[Collected data]
··········

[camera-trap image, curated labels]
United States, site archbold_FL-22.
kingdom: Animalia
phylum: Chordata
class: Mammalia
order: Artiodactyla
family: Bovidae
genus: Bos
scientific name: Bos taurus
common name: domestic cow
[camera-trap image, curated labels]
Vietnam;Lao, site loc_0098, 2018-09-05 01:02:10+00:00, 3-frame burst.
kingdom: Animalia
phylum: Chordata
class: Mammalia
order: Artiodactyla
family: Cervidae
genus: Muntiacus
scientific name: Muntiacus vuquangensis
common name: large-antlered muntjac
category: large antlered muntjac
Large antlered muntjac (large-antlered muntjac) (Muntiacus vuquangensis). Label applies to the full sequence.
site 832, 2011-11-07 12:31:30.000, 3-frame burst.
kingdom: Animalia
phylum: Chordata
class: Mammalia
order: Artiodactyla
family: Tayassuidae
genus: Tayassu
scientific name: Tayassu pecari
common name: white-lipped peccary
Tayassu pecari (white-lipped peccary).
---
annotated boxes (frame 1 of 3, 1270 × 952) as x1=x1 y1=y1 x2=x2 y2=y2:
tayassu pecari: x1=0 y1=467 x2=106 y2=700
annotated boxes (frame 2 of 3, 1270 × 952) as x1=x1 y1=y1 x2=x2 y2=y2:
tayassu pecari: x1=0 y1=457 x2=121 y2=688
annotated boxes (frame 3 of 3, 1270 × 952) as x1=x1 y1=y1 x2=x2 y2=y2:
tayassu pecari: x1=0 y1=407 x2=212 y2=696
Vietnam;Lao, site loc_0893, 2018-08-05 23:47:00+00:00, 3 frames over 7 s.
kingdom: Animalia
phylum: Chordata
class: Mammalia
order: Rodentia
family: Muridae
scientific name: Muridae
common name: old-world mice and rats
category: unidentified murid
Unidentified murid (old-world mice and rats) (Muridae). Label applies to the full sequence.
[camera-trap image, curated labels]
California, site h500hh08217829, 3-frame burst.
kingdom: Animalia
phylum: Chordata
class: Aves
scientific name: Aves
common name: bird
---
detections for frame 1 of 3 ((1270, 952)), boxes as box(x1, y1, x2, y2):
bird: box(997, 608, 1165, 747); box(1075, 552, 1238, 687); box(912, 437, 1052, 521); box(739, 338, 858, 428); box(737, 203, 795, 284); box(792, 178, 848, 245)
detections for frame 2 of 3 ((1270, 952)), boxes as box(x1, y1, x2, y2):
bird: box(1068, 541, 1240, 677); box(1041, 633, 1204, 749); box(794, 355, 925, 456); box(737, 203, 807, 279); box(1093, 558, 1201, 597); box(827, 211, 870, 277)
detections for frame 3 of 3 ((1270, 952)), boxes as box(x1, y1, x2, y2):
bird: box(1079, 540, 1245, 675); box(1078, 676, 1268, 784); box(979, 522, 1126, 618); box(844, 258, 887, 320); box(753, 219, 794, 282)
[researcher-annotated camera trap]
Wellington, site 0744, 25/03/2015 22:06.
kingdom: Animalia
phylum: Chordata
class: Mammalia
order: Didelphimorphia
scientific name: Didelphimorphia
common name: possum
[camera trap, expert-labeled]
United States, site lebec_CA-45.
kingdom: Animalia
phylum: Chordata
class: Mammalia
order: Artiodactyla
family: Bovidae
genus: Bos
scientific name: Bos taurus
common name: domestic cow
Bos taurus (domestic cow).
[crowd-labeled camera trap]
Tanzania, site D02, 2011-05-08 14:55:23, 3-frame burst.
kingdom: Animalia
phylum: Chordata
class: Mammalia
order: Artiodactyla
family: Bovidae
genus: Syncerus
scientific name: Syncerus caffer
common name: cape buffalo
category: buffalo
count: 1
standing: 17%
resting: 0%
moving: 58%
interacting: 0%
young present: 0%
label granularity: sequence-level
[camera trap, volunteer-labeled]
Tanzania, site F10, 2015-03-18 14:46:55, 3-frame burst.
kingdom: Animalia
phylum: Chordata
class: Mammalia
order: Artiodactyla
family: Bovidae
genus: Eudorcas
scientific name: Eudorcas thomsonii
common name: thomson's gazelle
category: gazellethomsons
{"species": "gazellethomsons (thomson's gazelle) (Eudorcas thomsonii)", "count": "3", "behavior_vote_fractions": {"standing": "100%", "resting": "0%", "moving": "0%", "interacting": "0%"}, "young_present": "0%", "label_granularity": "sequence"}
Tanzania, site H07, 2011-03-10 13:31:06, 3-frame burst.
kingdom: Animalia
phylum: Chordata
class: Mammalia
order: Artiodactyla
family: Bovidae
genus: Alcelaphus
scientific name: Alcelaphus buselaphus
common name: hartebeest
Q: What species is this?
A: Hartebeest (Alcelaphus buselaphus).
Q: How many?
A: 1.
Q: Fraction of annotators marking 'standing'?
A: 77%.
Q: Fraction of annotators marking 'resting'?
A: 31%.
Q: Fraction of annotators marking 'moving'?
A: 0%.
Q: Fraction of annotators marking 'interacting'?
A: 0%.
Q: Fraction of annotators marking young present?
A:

··········

◆ Your instructions:
Only lines containing the word "States" should appear in the answer, and every such line from the records above must be there.

◆ Answer to this exercise:
United States, site archbold_FL-22.
United States, site lebec_CA-45.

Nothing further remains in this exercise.